= Record list =
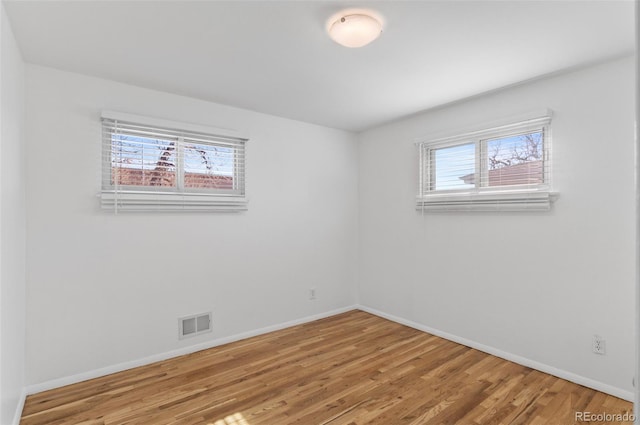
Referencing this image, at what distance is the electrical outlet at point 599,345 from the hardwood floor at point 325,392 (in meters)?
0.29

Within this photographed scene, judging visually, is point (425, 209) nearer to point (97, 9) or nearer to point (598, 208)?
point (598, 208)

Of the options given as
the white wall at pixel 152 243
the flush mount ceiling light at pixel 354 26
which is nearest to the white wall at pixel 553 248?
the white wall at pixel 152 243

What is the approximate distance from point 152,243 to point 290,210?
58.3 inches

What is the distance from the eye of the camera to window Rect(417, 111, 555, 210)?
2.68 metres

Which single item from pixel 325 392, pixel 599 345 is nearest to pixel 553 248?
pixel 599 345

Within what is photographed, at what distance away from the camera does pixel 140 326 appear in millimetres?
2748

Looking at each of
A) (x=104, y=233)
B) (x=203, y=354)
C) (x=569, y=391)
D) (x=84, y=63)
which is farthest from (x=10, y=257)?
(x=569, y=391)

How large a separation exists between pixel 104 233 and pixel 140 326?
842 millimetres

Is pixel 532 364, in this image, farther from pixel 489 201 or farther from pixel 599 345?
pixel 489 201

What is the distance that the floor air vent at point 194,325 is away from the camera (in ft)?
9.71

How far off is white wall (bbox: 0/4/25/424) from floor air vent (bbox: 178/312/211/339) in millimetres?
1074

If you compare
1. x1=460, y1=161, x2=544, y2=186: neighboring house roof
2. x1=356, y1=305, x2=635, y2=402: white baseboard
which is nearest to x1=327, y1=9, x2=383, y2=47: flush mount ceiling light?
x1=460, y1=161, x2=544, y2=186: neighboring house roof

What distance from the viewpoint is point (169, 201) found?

= The task =
Recast every line of the entries above as a Markdown table with the columns Row and Entry Line, numbering the rows and skipping blank lines. Leave the pictures out.

= Task answer =
| Row | Entry Line |
|---|---|
| 1 | Referencing this image, at what distance is the electrical outlet at point 599,345 from the hardwood floor at point 325,392 (in meters)? |
| 2 | 0.29 |
| 3 | Within this photographed scene, judging visually, is point (425, 209) nearer to point (97, 9) or nearer to point (598, 208)? |
| 4 | point (598, 208) |
| 5 | Of the options given as |
| 6 | the white wall at pixel 152 243 |
| 7 | the flush mount ceiling light at pixel 354 26 |
| 8 | which is nearest to the white wall at pixel 553 248? |
| 9 | the white wall at pixel 152 243 |
| 10 | What is the approximate distance from point 152,243 to point 290,210? |
| 11 | 58.3 inches |
| 12 | What is the distance from the eye of the camera to window Rect(417, 111, 555, 210)? |
| 13 | 2.68 metres |
| 14 | Which single item from pixel 325 392, pixel 599 345 is nearest to pixel 553 248? |
| 15 | pixel 599 345 |
| 16 | Within what is photographed, at what distance away from the camera does pixel 140 326 appear in millimetres? |
| 17 | 2748 |
| 18 | Looking at each of |
| 19 | A) (x=104, y=233) |
| 20 | B) (x=203, y=354) |
| 21 | C) (x=569, y=391) |
| 22 | D) (x=84, y=63) |
| 23 | which is farthest from (x=10, y=257)? |
| 24 | (x=569, y=391) |
| 25 | How large a separation exists between pixel 104 233 and pixel 140 326? |
| 26 | 842 millimetres |
| 27 | Is pixel 532 364, in this image, farther from pixel 489 201 or farther from pixel 599 345? |
| 28 | pixel 489 201 |
| 29 | What is the distance that the floor air vent at point 194,325 is away from the camera (in ft)? |
| 30 | 9.71 |
| 31 | How far off is white wall (bbox: 0/4/25/424) from floor air vent (bbox: 178/312/211/339) in millimetres? |
| 32 | 1074 |
| 33 | If you compare |
| 34 | 1. x1=460, y1=161, x2=544, y2=186: neighboring house roof |
| 35 | 2. x1=356, y1=305, x2=635, y2=402: white baseboard |
| 36 | which is nearest to x1=327, y1=9, x2=383, y2=47: flush mount ceiling light? |
| 37 | x1=460, y1=161, x2=544, y2=186: neighboring house roof |
| 38 | What distance from the viewpoint is point (169, 201) found? |